Though NSP encourages players to register as a team, individuals are welcome to sign-up and play one of the multiple nights a week tailored towards single players.
“With individuals, it’s usually people who come here from a different place, they’re moving from Montreal and they don’t have any friends or they have been transferred here for work, and this is their opportunity to meet people,” said Morrison. “It’s not simply about coming out and playing a game; it’s also about getting out and hanging out with some people that you may not have an opportunity to hang with during the day time cause you’re working.”
With big expansions on the horizon, NSP will continue to expand on their Beach Box clubhouse and offer a licensed lounge area where teams can kick back before and after the game to watch sports and hang out.
“We really want to get back to the social,” said Morrison. “We want teams to come around before the games and stick around after their games, hang out, get to know each other, watch the Superbowl and some hockey and enjoy a place where they can hangout.”
Not interested in volleyball? NSP as well offers soccer, ultimate Frisbee, softball, dodgeball and basketball both seasonally and year round and is looking to expand from grass soccer to beach soccer in the near future.
“Having all of these different sports and everyone under one roof makes it very exciting and gives people the opportunity to meet new people,” said Morrison.
For more information and costs, visit
Field Sports
Sometimes, you just need to get outside and play. Grass under your feet, sun on your face, air in your lungs – it can take years off your life and bring you back to when you were a kid on the soccer field screaming and running like a mad man with your friends.
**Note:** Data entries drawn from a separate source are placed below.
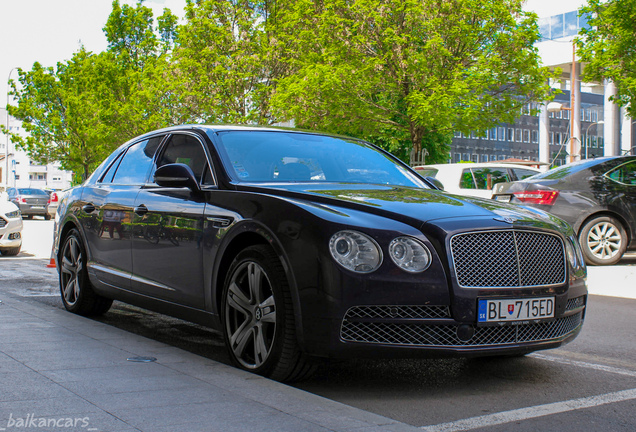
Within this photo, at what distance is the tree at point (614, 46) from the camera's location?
15.7 m

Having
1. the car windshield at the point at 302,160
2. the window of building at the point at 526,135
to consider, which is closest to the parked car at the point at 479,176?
the car windshield at the point at 302,160

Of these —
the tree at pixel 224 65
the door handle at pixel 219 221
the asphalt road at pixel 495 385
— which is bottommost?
the asphalt road at pixel 495 385

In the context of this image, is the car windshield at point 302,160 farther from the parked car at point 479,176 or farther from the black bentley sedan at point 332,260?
the parked car at point 479,176

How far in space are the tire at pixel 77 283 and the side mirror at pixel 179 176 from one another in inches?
Result: 74.5

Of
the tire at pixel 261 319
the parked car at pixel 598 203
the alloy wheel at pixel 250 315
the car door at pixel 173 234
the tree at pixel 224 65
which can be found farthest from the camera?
the tree at pixel 224 65

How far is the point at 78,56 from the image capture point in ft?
164

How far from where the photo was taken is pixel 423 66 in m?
23.6

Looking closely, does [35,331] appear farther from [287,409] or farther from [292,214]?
[287,409]

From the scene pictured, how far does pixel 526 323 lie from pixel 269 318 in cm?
140

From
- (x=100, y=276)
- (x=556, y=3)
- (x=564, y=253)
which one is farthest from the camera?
(x=556, y=3)

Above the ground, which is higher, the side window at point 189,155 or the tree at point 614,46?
the tree at point 614,46

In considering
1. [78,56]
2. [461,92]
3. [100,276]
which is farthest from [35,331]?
[78,56]

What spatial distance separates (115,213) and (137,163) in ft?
1.60

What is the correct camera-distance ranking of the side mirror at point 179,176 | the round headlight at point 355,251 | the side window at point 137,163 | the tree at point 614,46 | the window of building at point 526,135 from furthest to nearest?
the window of building at point 526,135, the tree at point 614,46, the side window at point 137,163, the side mirror at point 179,176, the round headlight at point 355,251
Niagara Rec Sports, a coed adult sports league, offers adults the opportunity to lace up and enjoy some friendly competition post work. Whether you’re an individual looking to rekindle a love for an old high school sport and meet new people or looking to try something new with a group of friends, NRS has a sport to fill your craving.
“I grew up playing soccer and as I grew up I ended up playing in various coed sports leagues; but I always thought the leagues were lacking,” said Vince Amato, founder and coordinator of NRS. “I started by offering soccer and the other sports came from people requesting them.”
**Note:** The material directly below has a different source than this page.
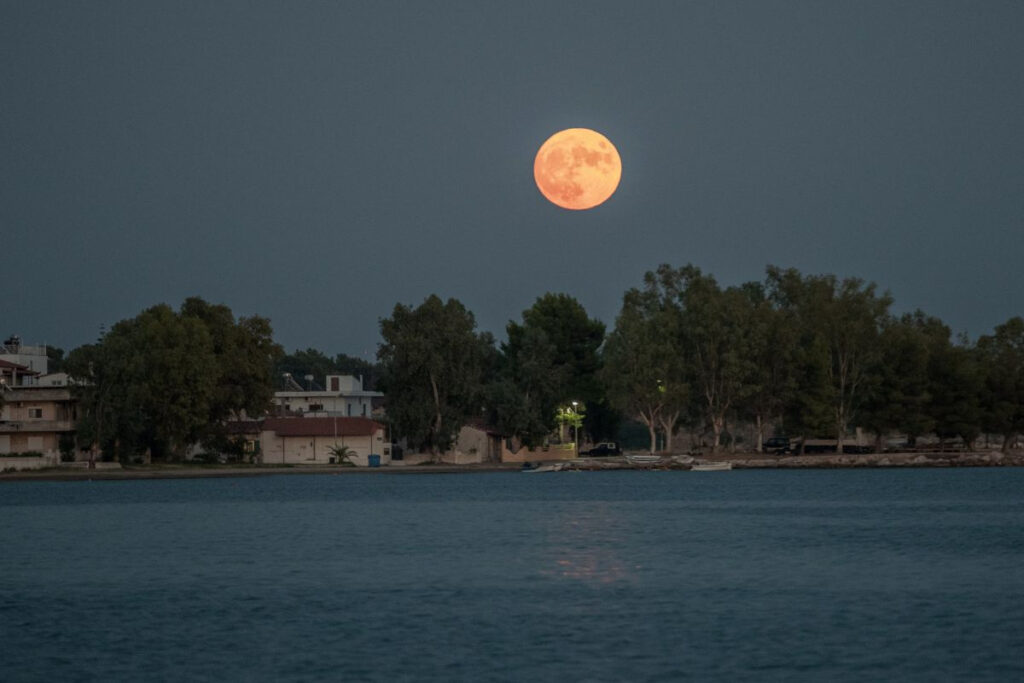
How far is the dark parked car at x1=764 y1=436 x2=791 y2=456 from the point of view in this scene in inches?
5349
Today, NRS offers soccer, ultimate Frisbee, volleyball, dodgeball and softball with most available year round throughout Niagara.
But more than just a sports league, NRS has become a social club targeted towards newcomers to Niagara looking to mingle and make friends with similar interests.
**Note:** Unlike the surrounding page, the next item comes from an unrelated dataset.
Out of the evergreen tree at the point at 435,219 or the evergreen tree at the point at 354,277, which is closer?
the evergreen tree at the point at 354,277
“We have a lot of teams comprised of people who have registered individually,” said Amato. “And maybe 50 per cent of them stay together as a team going forward into future seasons. People tend to bond.”
With the average age between 20 and 40, Amato says he purposely schedules games later in the evening to give the adults coming from work or those who have kids the opportunity to enroll and get active.
“I really try to put the players first,” said Amato. “We schedule the games a little later, especially in the winter, to accommodate those who have to work during the day but still want to play sports in the evening. If something isn’t working and players aren’t liking what’s going on I am not afraid to make rule changes according to player feedback. It’s about having fun and being active.”
Though the games are taken seriously, Amato said his league has evolved from being a competitive outlet to an outpost for fun physical activity.
“It’s not about winning or losing, it’s about getting out, getting active, meeting new people and not sitting on the couch,” said Amato. “People call up and they may be new to the community or want to get their spouse involved in a sport they love – they’re all just looking for something to do and to get involved and get active regardless if they’re good or not. You’re still out and running around and being active while doing your thing.”